▶ [Record extracts]

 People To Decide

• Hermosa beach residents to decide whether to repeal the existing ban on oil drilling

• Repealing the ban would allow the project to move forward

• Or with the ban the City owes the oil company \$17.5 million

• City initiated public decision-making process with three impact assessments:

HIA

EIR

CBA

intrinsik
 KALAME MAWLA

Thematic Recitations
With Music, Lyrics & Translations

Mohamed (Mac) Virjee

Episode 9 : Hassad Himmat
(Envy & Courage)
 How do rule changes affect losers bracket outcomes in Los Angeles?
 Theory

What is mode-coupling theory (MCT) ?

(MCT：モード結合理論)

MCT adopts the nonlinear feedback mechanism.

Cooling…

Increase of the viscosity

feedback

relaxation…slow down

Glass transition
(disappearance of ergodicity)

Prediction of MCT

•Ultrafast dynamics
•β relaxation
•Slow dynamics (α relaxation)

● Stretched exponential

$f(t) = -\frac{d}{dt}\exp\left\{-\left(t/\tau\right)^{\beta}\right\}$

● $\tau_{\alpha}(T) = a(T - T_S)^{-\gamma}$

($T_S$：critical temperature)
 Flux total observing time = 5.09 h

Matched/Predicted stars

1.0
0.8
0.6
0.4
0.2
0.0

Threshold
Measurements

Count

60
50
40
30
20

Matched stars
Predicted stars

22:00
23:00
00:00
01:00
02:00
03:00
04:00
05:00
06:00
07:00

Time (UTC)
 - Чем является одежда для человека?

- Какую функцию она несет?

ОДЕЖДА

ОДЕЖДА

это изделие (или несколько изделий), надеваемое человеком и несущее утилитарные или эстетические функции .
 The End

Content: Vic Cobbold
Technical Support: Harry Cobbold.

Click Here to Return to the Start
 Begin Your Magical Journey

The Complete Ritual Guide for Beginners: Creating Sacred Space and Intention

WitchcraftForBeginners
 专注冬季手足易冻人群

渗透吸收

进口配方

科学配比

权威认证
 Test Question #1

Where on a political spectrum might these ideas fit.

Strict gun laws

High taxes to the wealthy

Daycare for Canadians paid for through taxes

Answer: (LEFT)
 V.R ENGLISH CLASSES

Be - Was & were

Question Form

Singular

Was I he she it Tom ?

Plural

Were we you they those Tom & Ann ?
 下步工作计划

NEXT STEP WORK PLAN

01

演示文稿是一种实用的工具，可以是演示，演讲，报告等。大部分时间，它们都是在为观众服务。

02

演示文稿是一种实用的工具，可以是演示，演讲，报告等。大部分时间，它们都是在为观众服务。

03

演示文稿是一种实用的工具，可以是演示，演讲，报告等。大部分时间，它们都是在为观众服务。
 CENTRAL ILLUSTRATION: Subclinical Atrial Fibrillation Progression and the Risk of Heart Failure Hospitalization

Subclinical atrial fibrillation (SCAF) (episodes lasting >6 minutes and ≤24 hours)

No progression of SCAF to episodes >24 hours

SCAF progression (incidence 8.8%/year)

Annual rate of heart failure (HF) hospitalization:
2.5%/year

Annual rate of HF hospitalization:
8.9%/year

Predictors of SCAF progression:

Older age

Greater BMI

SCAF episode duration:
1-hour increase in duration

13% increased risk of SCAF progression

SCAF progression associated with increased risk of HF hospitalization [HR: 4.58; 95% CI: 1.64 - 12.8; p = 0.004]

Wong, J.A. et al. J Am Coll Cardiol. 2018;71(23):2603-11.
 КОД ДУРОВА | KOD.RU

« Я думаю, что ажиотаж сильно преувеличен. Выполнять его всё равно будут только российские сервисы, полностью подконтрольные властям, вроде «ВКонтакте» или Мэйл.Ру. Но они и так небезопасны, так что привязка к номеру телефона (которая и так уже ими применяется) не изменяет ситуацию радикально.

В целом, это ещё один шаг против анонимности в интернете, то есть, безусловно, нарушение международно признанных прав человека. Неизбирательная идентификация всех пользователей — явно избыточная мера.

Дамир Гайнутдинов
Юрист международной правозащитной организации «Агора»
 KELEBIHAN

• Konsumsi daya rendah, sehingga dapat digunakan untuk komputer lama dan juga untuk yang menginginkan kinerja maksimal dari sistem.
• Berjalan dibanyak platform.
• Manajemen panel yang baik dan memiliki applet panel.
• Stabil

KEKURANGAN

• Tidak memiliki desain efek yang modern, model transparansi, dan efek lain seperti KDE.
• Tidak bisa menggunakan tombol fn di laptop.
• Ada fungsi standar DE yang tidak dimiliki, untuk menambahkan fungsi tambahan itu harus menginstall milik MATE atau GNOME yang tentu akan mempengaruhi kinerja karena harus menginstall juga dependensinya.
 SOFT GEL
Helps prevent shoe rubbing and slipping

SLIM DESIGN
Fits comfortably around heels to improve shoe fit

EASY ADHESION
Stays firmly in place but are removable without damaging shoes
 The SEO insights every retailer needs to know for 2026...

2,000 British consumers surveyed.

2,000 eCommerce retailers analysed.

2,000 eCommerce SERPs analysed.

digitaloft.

▶ [Exercise brief]
Tally the lines in the entries above that hold the string "untuk" and state the tally alone.

▶ [Solution to the problem]
2